Cheers! Lonely Otakus: Bilibili, the Barrage Subtitles System and Fandom as Performance

My book, Textual Poachers: Television Fans and Participatory Culture, was released earlier this year in a translation intended for the Chinese market. My translator, Xiqing Zheng, also recently completed a dissertation, Borderless Fandom and The Contemporary Popular Cultural Scene in Chinese Cyberspace. Given my ongoing interest in transnational studies of fan culture, I asked if I might publish a small excerpt from that dissertation here -- in this case, dealing with a form of fan participation that has been taking many parts of East Asia by storm in recent years. 

 

Cheers! Lonely Otakus: Bilbili, the Barrage Subtitles System and Fandom as Performance

by Xiqing Zheng

Barrage subtitle system is started by the Japanese website Niconico douga ニコニコ動画 —a site for otaku community, the ninth most visited website in Japan in the year 2016. The comments on a barrage subtitle streaming website, instead of appearing under the video in a special “comment” section, appear directly on the video screen. Synced with the video, the comments would appear at certain playback time when the video is played. The default setting makes the comments displayed in black font and white color, flying over the video from the right to the left at a random height; but fonts and special effects can be specified in advanced settings.

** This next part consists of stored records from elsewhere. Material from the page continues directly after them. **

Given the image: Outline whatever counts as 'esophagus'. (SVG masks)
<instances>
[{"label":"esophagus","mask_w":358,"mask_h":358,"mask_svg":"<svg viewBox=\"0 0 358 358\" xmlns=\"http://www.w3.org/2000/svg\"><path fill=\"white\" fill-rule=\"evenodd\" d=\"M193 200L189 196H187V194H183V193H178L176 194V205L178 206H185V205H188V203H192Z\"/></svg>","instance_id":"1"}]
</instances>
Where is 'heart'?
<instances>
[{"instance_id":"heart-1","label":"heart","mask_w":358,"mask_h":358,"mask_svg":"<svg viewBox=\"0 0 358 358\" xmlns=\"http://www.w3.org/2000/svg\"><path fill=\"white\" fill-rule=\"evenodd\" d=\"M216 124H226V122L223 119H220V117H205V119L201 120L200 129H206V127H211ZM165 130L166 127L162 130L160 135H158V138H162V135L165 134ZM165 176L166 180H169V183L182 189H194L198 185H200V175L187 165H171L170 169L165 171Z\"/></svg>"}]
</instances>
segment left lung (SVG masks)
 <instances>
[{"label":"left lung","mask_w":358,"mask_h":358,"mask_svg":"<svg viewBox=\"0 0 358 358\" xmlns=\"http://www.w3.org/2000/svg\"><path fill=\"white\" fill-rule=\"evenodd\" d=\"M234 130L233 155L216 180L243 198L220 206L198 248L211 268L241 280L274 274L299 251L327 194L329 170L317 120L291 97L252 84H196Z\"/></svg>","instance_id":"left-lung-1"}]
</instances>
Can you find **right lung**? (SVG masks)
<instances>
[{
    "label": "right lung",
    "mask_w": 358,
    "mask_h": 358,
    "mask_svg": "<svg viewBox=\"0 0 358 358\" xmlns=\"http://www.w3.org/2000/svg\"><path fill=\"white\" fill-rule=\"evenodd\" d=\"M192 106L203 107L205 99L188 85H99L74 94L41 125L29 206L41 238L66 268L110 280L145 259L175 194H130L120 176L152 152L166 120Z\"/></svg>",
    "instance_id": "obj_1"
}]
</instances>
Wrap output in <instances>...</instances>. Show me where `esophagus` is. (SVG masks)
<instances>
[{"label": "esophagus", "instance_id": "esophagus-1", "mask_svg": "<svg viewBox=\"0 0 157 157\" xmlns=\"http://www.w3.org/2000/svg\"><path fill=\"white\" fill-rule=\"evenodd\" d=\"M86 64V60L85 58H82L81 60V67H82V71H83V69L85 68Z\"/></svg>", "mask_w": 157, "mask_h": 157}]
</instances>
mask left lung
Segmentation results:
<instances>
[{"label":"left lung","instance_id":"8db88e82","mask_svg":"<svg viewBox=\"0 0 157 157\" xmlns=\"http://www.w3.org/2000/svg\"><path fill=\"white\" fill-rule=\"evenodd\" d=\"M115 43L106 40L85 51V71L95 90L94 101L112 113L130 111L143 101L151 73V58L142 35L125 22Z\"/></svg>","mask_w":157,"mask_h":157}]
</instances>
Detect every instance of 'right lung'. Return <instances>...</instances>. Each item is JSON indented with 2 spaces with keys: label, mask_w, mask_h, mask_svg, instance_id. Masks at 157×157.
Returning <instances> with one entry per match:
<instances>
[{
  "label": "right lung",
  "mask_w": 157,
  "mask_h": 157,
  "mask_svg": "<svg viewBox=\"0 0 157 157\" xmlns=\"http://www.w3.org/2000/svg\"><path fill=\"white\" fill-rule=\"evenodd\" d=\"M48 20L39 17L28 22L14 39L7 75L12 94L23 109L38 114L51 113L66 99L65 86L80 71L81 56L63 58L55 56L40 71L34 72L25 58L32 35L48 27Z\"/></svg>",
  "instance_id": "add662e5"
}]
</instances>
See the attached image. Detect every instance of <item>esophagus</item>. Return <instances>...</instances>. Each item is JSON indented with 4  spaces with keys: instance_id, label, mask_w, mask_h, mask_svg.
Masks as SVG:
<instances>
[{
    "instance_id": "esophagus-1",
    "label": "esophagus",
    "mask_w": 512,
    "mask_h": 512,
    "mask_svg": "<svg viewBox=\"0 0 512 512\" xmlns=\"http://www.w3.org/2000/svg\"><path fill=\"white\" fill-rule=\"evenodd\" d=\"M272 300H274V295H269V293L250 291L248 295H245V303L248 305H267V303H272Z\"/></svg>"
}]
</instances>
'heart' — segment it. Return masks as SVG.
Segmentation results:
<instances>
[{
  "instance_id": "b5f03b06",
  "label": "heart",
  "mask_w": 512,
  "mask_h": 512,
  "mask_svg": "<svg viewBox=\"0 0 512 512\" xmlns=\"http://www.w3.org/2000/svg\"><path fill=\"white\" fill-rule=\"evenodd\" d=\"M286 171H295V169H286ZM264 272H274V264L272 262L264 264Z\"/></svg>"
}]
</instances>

The phrase “barrage” is popularized by several anime directed by Yoshiyuki Tomino富野由悠季, including Mobile Suit Z Gundam (機動戦士Ζガンダム Kidō Senshi Z Gandamu 1985-1986) and Aura Battler Dunbine (聖戦士ダンバイン Seisenshi Danbain, 1983-1984), in which a line “The barrage on the port side is too thin! What should we do?” grew viral in the otaku community. Besides, Toho project, a phenomenally popular shooter game since the late 1990s allows bullets to form complicated patterns—a barrage so complicated that it later becomes a spectacle in the gaming community (see Lin and Gao for more information). With such background, netizens on Niconico chose this word to describe heavily commented scenes on a Niconico video as “barrage,” that resembles a scene with flying bullets across the screen in video games. Later this name is given to all the comments on the screen.

Chinese otaku established several video sharing sites, directly imitating Niconico; the most influential ones are AcFun and Bilibili. Here I will primarily use Bilibili as an example. Founded in the year 2009, it is now the most influential and popular barrage subtitle website in China. “Bilibili” is the nickname for a popular female character Misaka Mikoto御坂美琴 in the light novel and anime, A Certain Scientific Railgun (To Aru Kagaku no Reirugan とある科学の超電子砲, 2009-2010, 2013). Since it was originally designed to be majorly catering to the Japanese ACGN otaku, Bilibili has a specific section for all new Japanese animations. Besides, it provides sections for the DIY fans to showcase their talent in singing, dancing, music performance, painting, fan video editing, video game playing, etc., all in the realm of Japanese ACGN culture (acronym of “Anime, Comic, Game, Light Novel”). Because of Bilibili’s growing popularity, it now reserves sections for all types of popular culture, including, for example, American TV series, films, talk shows, Chinese TV dramas, variety shows—the contents incorporated into the website actually reflect the diverse interest and versatile talents of the otaku community.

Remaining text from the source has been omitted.